**Set problem**
Output each of the entries below verbatim, reproducing every line unchanged.
*** Source records
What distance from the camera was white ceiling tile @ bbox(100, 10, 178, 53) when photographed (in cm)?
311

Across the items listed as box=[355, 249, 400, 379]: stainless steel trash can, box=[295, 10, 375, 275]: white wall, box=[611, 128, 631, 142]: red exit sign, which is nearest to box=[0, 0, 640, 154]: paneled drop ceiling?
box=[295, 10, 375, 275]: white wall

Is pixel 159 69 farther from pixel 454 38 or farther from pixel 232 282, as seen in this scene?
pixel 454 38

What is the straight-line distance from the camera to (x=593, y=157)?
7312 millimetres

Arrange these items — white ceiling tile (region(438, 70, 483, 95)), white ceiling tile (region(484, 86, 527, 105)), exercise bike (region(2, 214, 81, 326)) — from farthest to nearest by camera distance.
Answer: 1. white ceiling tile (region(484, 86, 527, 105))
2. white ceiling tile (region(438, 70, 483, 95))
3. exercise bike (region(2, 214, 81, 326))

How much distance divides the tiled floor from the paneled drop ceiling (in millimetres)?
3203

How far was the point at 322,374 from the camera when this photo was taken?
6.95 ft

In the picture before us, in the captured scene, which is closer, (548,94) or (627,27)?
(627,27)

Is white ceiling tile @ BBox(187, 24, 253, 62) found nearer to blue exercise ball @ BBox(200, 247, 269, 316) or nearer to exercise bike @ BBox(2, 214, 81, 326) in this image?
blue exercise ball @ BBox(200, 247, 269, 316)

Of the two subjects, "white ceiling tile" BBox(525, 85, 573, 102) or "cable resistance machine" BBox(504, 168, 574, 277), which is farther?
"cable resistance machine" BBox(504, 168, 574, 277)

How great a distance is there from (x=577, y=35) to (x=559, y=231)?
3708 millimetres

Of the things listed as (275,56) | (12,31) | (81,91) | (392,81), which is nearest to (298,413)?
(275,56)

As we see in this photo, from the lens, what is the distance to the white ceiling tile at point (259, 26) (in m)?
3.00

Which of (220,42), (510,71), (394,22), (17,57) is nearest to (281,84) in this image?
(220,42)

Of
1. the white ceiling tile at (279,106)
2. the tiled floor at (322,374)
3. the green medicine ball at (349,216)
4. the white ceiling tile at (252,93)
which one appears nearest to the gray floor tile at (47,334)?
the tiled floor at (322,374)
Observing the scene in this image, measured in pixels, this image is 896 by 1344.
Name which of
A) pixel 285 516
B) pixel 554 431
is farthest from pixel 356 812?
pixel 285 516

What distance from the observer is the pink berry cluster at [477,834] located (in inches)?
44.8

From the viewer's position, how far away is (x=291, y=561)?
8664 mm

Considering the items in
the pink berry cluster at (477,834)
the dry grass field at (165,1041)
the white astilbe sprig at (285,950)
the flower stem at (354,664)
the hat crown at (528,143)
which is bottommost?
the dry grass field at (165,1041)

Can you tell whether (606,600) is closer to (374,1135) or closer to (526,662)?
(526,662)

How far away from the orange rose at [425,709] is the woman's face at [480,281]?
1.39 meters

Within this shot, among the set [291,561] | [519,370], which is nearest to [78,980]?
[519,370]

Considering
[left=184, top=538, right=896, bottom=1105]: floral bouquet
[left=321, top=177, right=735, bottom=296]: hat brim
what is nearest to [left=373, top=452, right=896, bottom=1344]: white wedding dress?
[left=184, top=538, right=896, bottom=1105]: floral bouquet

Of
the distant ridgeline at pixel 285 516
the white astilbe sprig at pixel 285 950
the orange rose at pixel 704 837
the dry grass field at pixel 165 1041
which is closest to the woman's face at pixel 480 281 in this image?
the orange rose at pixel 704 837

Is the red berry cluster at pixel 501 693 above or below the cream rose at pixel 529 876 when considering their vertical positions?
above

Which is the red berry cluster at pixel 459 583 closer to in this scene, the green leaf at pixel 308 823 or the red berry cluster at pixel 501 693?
******
**Reply**
What distance from the camera was white ceiling tile @ bbox(100, 10, 178, 53) when photographed (in cm)?
311

Across the items listed as box=[355, 249, 400, 379]: stainless steel trash can, box=[295, 10, 375, 275]: white wall, box=[611, 128, 631, 142]: red exit sign, which is nearest to box=[0, 0, 640, 154]: paneled drop ceiling?
box=[295, 10, 375, 275]: white wall

Is pixel 159 69 farther from pixel 454 38 or farther from pixel 232 282, as seen in this scene?
pixel 454 38

What is the straight-line distance from the camera to (x=593, y=157)?
7312 millimetres

Arrange these items — white ceiling tile (region(438, 70, 483, 95)), white ceiling tile (region(484, 86, 527, 105)), exercise bike (region(2, 214, 81, 326)) — from farthest to nearest by camera distance.
Answer: 1. white ceiling tile (region(484, 86, 527, 105))
2. white ceiling tile (region(438, 70, 483, 95))
3. exercise bike (region(2, 214, 81, 326))

How much distance divides the tiled floor from the paneled drop ceiling (in millimetres)?
3203

How far was the point at 322,374 from the camera when this photo was taken?
6.95 ft

In the picture before us, in the captured scene, which is closer, (548,94) or (627,27)?
(627,27)

Is white ceiling tile @ BBox(187, 24, 253, 62) found nearer to blue exercise ball @ BBox(200, 247, 269, 316) or nearer to exercise bike @ BBox(2, 214, 81, 326) in this image?
blue exercise ball @ BBox(200, 247, 269, 316)

Of the two subjects, "white ceiling tile" BBox(525, 85, 573, 102) or "cable resistance machine" BBox(504, 168, 574, 277), which is farther?
"cable resistance machine" BBox(504, 168, 574, 277)

How great a distance is there from (x=577, y=35) to (x=559, y=231)?
3708 millimetres

Of the things listed as (275,56) | (12,31) | (81,91) | (392,81), which is nearest to (298,413)?
(275,56)

As we see in this photo, from the lens, what is the distance to the white ceiling tile at point (259, 26) (in m)?
3.00

Which of (220,42), (510,71), (394,22), (17,57) is nearest to (281,84) in this image?
(220,42)

Of
1. the white ceiling tile at (279,106)
2. the tiled floor at (322,374)
3. the green medicine ball at (349,216)
4. the white ceiling tile at (252,93)
which one appears nearest to the gray floor tile at (47,334)?
the tiled floor at (322,374)
Observing the scene in this image, measured in pixels, this image is 896 by 1344.
Name which of
A) pixel 285 516
B) pixel 554 431
is farthest from pixel 356 812?
pixel 285 516

What distance from the observer is the pink berry cluster at [477,834] located (in inches)?
44.8

From the viewer's position, how far away is (x=291, y=561)?
8664 mm

Considering the items in
the pink berry cluster at (477,834)
the dry grass field at (165,1041)
the white astilbe sprig at (285,950)
the flower stem at (354,664)
the hat crown at (528,143)
which is bottommost?
the dry grass field at (165,1041)

Can you tell whether (606,600) is closer to (374,1135) or closer to (526,662)?
(526,662)

How far away from the orange rose at [425,709] is the woman's face at [480,281]?
1.39 meters

Within this shot, among the set [291,561] | [519,370], which is nearest to [78,980]?
[519,370]

Considering
[left=184, top=538, right=896, bottom=1105]: floral bouquet
[left=321, top=177, right=735, bottom=296]: hat brim
what is nearest to [left=373, top=452, right=896, bottom=1344]: white wedding dress?
[left=184, top=538, right=896, bottom=1105]: floral bouquet

Of
the distant ridgeline at pixel 285 516
the white astilbe sprig at pixel 285 950
the orange rose at pixel 704 837
the dry grass field at pixel 165 1041
which is closest to the woman's face at pixel 480 281 in this image?
the orange rose at pixel 704 837

Is the red berry cluster at pixel 501 693 above or below the cream rose at pixel 529 876 when considering their vertical positions?
above

Which is the red berry cluster at pixel 459 583 closer to in this scene, the green leaf at pixel 308 823 or the red berry cluster at pixel 501 693?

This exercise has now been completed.